GIVEN PASSAGE.
────────

Since the mid-1940s, the mission of this program has been to promote a greater understanding between the United States and other nations by providing opportunities for the “best and brightest” to experience first hand another culture and its people in the hopes that such an experience will in the short and long term promote peace among nations. Since its inception, the program has recognized more than a quarter of a million outstanding academics, among them future heads of state, Nobel laureates, university presidents, political and social activists, artists, scientists and researchers, and CEOs in business and industry.
Further Insights
Fulbright scholarships are not simply awarded for outstanding academic or professional achievement, although those are assumed elements of any successful application. Applications for the awards must be project specific and site specific. An applicant must outline a specific and original research goal or teaching goal in a particular country as part of their study abroad. Funded research must be tied specifically to the cultural environment and opportunities of the country where that applicant wants to visit.
More than 1,600 academics in U.S. universities volunteer to act as campus coordinators for the program. These coordinators help canvas potential candidates, advise them on how to best present their work, and often shepherd the application through the paperwork involved in the application process. Emphasis is placed not only on creativity and originality of the idea but also on its practical applicability—how the project will help bring together the creative energies and intellects of the two countries involved in the exchange. Grantees help in local hospitals, schools, utilities, museums, theaters, and businesses. Because of its emphasis on internationalism, the Foundation puts special emphasis on language skills. In addition, applicants can be asked to participate in as many as a half dozen interviews with different panels or committees. These interviews establish that the applicant has demonstrable social skills, a command of articulation, a clarity of purpose, and the professional demeanor expected of recipients. And finally potential grantees must be in generally good health and have a stable psychological profile.
The major work of the selection process is directed by the twelve-member J. William Fulbright Scholarship Board, each member appointed by the president of the United States. Applications for these appointments are screened by three different committees made up of professionals in each field with a special background in international studies.

────────

BRIEF 1. From the Fulbright passage, extract the text from "Since the mid-1940s, the" up to and including "business and industry.".
BRIEF 2. According to the Fulbright passage, why does the Foundation put special emphasis on language skills?
These rows come from a separate source.

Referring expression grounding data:

────────

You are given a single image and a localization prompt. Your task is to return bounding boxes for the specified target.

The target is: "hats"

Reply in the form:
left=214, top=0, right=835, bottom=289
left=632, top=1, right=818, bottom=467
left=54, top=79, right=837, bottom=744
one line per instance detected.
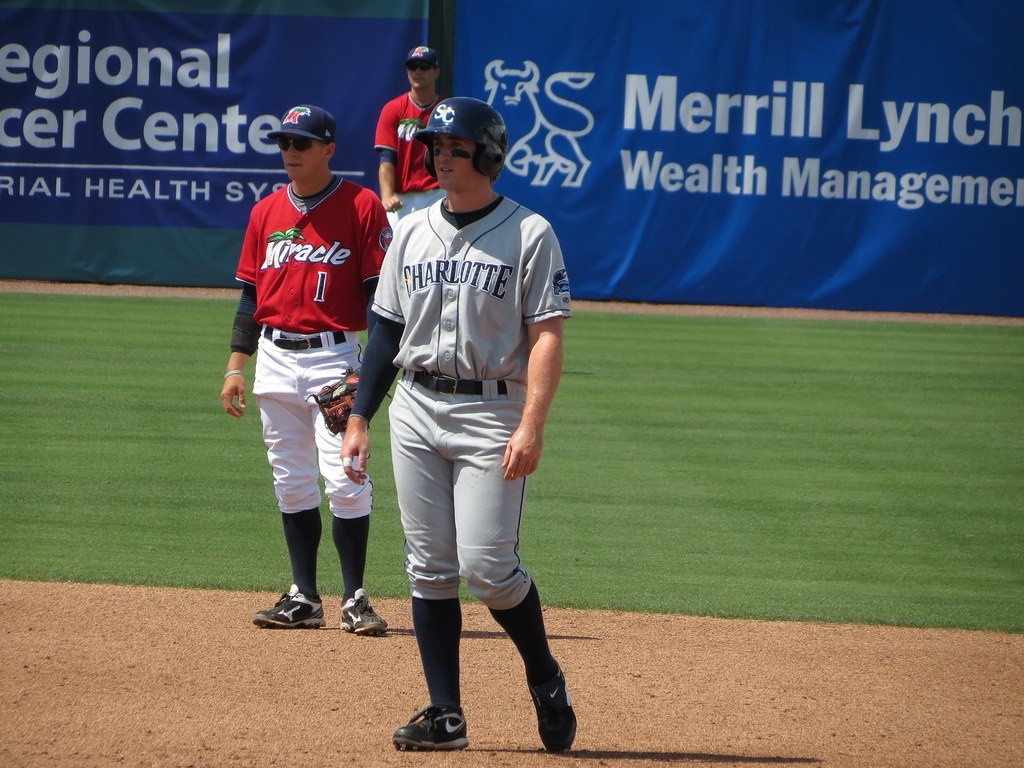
left=404, top=46, right=439, bottom=69
left=267, top=104, right=336, bottom=143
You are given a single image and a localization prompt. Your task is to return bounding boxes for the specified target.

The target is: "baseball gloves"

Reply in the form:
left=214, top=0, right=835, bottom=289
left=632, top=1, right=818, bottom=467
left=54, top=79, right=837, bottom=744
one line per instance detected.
left=312, top=366, right=361, bottom=434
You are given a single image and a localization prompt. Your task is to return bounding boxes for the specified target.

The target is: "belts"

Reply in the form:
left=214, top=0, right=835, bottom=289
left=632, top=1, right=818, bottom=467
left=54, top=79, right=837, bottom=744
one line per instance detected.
left=264, top=326, right=346, bottom=352
left=403, top=369, right=507, bottom=396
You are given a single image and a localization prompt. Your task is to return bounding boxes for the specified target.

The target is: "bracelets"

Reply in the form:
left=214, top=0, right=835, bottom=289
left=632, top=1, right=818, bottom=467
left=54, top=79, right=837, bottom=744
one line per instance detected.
left=224, top=369, right=241, bottom=380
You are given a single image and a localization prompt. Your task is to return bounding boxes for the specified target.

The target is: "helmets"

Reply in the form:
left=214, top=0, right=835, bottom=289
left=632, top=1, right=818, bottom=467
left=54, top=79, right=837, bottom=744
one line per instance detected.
left=412, top=96, right=508, bottom=181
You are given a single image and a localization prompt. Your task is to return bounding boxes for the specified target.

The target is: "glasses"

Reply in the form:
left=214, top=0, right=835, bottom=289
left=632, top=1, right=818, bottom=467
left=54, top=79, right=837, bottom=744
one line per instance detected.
left=406, top=60, right=434, bottom=71
left=275, top=134, right=329, bottom=152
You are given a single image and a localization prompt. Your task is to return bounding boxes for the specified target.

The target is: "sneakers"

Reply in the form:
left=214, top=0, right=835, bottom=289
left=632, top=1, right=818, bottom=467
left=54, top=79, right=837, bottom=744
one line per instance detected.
left=393, top=704, right=469, bottom=751
left=340, top=588, right=388, bottom=635
left=253, top=583, right=325, bottom=629
left=526, top=656, right=577, bottom=752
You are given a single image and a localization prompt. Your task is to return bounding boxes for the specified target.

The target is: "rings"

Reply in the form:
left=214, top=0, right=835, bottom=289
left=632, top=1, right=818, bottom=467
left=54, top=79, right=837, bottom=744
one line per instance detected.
left=343, top=457, right=353, bottom=467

────────

RESPONSE 1.
Since the mid-1940s, the mission of this program has been to promote a greater understanding between the United States and other nations by providing opportunities for the “best and brightest” to experience first hand another culture and its people in the hopes that such an experience will in the short and long term promote peace among nations. Since its inception, the program has recognized more than a quarter of a million outstanding academics, among them future heads of state, Nobel laureates, university presidents, political and social activists, artists, scientists and researchers, and CEOs in business and industry.

RESPONSE 2. The Foundation puts special emphasis on language skills because of its emphasis on internationalism.